Application of fascia-orientation of pelvic autonomic nerve preservation in rectal cancer surgery.
- Author:
Xiaobo LIANG
1
;
Yi WANG
;
Guolong MA
Author Information
1. Department of Digestive Surgery, Shanxi Tumour Hospital, Taiyuan 030013, China. liangxiaobo@med mail.com.cn.
- Publication Type:Journal Article
- From:
Chinese Journal of Gastrointestinal Surgery
2017;20(6):614-617
- CountryChina
- Language:Chinese
-
Abstract:
Rectal cancer has become the second most common gastrointestinal tumor in our country. With the development of comprehensive treatment, the long-term survival rate of patients with rectal cancer has greatly increased, meanwhile, higher postoperative quality of life is required. But the genitourinary dysfunction which is mainly caused by intraoperative pelvic autonomic nerve damage haunts postoperative rectal cancer patients.
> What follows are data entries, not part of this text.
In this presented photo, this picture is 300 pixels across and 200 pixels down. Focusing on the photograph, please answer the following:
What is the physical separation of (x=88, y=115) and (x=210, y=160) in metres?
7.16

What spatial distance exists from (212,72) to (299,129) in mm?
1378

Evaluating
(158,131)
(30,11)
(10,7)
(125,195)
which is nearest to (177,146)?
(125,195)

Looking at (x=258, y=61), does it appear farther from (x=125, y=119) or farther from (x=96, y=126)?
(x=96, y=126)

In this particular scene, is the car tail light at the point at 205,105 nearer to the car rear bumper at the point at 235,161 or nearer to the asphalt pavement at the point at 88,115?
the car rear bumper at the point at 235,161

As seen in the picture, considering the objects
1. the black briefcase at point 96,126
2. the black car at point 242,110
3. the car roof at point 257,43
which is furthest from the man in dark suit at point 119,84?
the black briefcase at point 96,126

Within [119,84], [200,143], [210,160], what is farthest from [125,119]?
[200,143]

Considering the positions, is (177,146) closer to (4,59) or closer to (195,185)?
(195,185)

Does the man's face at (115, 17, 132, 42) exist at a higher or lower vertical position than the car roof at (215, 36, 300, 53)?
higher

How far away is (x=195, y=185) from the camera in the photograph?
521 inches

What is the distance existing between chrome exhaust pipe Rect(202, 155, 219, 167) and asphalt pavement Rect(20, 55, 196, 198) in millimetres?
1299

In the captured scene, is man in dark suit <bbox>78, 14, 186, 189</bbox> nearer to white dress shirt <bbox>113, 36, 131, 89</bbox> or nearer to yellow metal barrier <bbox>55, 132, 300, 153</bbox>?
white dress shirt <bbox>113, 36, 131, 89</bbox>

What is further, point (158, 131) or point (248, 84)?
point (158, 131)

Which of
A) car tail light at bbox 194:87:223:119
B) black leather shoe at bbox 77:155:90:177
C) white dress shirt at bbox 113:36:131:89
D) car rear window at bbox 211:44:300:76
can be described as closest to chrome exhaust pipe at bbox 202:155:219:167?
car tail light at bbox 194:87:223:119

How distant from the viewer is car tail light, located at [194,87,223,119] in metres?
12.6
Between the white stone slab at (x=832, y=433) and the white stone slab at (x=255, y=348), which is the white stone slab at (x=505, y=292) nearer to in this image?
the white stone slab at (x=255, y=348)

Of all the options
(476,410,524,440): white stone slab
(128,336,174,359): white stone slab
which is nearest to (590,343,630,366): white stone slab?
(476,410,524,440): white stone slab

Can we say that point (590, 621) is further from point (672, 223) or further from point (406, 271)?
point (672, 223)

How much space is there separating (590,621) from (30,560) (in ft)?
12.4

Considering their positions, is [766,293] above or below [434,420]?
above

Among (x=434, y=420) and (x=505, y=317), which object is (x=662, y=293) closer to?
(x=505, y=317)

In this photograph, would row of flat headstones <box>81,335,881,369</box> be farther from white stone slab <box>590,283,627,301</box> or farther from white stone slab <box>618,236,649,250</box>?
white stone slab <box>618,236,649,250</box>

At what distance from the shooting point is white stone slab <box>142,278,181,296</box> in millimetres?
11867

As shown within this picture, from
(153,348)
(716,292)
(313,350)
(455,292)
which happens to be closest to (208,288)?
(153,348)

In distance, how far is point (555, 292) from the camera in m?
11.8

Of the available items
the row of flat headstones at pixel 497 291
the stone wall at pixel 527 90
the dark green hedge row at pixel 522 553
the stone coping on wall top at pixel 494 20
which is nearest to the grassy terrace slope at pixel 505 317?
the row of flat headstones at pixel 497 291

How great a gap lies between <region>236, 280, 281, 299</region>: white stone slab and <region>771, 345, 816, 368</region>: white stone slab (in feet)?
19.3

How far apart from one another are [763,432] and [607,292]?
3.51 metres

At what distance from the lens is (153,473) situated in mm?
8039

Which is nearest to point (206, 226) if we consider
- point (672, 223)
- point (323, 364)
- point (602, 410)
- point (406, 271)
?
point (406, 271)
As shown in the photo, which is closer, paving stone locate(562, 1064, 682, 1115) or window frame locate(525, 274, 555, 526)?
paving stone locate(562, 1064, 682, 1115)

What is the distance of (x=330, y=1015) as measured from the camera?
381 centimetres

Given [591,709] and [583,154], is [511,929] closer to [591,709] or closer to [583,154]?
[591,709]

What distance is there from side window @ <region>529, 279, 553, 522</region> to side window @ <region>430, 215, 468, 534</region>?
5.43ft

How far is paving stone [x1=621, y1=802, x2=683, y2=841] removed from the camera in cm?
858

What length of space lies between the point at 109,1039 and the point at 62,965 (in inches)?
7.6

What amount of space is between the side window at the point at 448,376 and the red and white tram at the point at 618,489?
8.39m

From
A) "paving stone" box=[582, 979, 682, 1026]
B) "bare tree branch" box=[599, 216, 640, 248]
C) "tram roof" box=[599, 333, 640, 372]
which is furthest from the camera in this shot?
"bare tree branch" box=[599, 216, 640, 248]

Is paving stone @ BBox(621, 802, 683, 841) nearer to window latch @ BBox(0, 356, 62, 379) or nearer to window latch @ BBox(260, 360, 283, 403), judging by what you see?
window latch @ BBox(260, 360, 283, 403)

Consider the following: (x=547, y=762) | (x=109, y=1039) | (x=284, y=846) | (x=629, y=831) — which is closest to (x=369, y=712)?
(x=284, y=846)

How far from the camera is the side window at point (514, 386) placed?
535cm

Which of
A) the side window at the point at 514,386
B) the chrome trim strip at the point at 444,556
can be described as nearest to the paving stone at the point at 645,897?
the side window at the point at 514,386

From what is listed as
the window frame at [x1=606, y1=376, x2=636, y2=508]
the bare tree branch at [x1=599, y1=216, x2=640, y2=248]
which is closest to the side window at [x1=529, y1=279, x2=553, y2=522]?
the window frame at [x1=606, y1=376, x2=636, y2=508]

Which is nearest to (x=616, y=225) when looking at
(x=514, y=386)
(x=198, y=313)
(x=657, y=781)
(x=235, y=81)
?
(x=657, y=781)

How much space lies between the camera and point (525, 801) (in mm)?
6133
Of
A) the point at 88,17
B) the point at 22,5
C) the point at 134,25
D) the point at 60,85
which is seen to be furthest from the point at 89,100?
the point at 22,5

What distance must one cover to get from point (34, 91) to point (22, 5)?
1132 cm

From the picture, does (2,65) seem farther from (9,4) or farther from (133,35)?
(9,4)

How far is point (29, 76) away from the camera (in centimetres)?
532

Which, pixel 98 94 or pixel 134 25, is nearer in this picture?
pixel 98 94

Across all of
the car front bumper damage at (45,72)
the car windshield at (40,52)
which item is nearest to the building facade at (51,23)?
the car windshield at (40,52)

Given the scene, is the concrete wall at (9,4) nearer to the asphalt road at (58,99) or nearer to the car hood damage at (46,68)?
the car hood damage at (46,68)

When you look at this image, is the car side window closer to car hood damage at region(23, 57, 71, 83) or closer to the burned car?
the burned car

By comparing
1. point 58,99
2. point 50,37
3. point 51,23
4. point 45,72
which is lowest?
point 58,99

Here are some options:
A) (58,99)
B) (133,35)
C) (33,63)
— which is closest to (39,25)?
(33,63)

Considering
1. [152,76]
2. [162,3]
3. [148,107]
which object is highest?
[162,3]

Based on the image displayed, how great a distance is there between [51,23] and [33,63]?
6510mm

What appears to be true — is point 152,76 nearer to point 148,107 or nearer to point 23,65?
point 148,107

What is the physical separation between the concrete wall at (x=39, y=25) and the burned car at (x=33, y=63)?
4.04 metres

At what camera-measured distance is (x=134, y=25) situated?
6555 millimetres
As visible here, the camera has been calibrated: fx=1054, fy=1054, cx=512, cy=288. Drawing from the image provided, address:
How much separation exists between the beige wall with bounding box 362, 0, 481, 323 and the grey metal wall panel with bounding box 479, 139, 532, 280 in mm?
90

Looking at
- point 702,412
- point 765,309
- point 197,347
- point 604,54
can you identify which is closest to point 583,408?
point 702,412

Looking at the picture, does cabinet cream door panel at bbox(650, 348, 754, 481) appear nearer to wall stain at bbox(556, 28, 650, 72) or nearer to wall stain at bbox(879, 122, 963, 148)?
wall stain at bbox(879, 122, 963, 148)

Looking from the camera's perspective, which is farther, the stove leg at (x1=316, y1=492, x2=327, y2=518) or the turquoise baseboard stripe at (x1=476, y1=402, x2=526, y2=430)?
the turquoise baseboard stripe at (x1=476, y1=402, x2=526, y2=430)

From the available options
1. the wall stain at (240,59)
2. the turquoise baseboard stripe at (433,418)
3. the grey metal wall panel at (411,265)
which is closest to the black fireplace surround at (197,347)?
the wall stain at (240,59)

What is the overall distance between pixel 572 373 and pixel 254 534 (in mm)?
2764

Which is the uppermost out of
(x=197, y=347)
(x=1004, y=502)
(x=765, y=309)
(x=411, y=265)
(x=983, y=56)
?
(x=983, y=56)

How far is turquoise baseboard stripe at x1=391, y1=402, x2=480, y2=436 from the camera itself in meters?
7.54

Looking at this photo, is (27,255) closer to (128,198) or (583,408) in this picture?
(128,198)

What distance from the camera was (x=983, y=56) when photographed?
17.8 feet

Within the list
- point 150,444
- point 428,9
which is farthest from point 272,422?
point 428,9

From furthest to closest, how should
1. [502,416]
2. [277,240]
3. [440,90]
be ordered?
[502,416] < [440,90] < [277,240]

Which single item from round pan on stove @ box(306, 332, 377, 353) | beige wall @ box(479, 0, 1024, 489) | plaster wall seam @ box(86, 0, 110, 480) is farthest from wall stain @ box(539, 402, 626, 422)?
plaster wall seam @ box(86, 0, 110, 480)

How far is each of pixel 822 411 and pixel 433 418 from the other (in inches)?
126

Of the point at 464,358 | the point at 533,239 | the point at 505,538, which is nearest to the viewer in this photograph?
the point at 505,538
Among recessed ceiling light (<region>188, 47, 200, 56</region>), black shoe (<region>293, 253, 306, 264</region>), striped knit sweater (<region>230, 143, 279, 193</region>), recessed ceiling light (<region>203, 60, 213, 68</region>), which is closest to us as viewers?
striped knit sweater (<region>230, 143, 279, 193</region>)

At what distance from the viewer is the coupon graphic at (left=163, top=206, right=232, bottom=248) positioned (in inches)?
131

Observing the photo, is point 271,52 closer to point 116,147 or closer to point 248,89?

Traditional pelvic autonomic nerve protection technology born in the 1980s only improves urogenital function in a part of postoperative patients. In recent years, NOME(nerve-oriented mesorectal excision) was proposed, which needed to make pelvic autonomic never exposed. However, recovery of urinary function is not ideal due to difficulty identifying pelvic autonomic nerve and unavoidable damage on pelvic autonomic nerve. In clinical practice, we found that pelvic autonomic nerve can be divided into three parts: abdominal cavity, large pelvis, small pelvis. The pelvic autonomic nerve is closely related to the surrounding fascias in each part. The fascias are not only the protection of pelvic autonomic nerve, but also can be used as a good indicator of location of pelvic autonomic nerve. The relationship of pelvic autonomic nerve with Toldt fascia, presacral fascia, the lateral rectal ligaments, and the Denonvilliers fascia is discussed in this paper. Combined with the above theory, a new technology named FOPANP (fascia-orientation of pelvic autonomic nerve preservation) is proposed. In this technique, the fascia around the rectum is used as a guidance to select the appropriate plane in the operation, and the tumor can be removed without exposing the pelvic autonomic nerve. This technology has three advantages. First, it is not necessary to search and expose the pelvic autonomic nerve, so as to avoid secondary injury to it during the operation. Secondly, the pelvic fascias are natural barriers formed between the surgical plane and the pelvic autonomic nerve retained. They can avoid the stimulation of physical and chemical factors to pelvic autonomic nerve. Thirdly, because the fascias are easier to identify, and the texture is more tough, so the technology is easier to master.